German media refers to “Polish” death camp - again
PR dla Zagranicy
Polish diplomats have said they will protest after a German newspaper described the Sobibor German Nazi WWII death camp as a “Polish” camp.
Azymut (Rafał M. Socha), Wikimedia Commons, CC BY-SA 4.0
Describing an exhibition by Otto Freundlich, a painter and sculptor of Jewish origin, the German Badische Zeitung daily said that he was killed in a “Polish” camp in 1943.
Poland’s Consul General in Munich, Andrzej Osiak, told Polish Radio that diplomats would “intervene in this matter.”

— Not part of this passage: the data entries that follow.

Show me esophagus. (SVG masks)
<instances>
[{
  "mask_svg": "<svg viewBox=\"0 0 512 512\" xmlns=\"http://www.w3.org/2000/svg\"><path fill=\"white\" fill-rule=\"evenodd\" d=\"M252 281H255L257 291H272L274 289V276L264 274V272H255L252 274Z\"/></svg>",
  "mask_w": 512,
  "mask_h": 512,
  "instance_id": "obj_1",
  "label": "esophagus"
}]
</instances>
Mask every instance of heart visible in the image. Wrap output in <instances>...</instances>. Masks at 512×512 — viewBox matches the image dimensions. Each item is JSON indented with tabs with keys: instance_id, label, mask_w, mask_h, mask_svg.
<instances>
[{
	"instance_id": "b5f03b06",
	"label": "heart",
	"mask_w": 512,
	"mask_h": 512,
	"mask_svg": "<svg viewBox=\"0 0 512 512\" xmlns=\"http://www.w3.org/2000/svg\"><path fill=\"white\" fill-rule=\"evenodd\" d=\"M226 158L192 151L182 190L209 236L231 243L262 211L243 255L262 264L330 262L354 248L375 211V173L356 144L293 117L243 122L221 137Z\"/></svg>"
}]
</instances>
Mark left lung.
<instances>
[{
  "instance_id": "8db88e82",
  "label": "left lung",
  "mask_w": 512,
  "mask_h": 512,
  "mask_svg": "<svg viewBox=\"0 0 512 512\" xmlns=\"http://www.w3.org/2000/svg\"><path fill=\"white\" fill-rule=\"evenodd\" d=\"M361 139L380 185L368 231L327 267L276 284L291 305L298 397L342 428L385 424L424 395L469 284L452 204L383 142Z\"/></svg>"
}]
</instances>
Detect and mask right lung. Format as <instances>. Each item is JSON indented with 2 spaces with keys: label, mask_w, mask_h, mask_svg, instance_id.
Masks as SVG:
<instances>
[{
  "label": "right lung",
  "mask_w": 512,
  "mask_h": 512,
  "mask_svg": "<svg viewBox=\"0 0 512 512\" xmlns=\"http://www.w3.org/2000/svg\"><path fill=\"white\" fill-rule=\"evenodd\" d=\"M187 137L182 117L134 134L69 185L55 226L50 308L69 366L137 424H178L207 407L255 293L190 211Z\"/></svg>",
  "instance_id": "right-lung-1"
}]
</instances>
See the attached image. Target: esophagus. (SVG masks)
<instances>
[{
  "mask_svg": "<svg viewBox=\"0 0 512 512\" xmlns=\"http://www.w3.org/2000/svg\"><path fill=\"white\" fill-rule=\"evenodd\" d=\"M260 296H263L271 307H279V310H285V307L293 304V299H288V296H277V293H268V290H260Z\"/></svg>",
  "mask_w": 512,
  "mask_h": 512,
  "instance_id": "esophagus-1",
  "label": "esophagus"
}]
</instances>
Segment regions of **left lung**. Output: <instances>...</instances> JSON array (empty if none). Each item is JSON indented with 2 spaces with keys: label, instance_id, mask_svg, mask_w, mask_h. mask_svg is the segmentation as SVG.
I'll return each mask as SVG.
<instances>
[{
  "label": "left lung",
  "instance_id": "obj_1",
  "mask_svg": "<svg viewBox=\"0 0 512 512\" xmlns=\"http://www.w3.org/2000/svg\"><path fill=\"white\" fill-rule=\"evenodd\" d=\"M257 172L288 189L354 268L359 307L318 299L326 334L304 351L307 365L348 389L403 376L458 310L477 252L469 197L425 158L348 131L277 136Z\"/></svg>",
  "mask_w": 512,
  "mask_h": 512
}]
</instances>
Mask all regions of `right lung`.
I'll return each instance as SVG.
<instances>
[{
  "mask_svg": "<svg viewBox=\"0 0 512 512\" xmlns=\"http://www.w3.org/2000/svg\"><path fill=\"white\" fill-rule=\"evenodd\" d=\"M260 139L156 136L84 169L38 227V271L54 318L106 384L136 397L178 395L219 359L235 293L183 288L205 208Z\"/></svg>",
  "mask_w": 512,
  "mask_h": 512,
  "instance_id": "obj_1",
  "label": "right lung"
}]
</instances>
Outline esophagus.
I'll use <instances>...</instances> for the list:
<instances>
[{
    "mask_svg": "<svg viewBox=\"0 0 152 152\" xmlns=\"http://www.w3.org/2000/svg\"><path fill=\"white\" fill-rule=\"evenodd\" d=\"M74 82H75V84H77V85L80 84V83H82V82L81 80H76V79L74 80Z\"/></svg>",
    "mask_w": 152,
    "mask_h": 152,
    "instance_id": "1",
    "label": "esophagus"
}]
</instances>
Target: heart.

Anna Wawrzyszko, vice-president of a Polish association in Germany, said: "Writing about a ‘Polish’ camp today, when we mark the National Day of Remembrance of Victims of German Nazi Concentration Camps and Extermination Camps, is extremely distressing for Poles."
The use of the term “Polish concentration camp” by international media outlets has sparked numerous complaints from Poland in recent years, prompting some news agencies to change their style guidelines.
In 2007, following a Polish request, the World Heritage Committee attempted to clarify the matter by listing the Auschwitz camp as a “German Nazi Concentration and Extermination Camp”.
A group of Polish and German historians and geographers last month appealed to German publishers to remove “unacceptable” references to “Polish death camps” from school textbooks.
Poland was under German occupation from 1939 to 1945 and there were only German Nazi – and not “Polish” – concentration, labour and extermination camps, said the group, known as the Joint Polish-German Textbook Commission.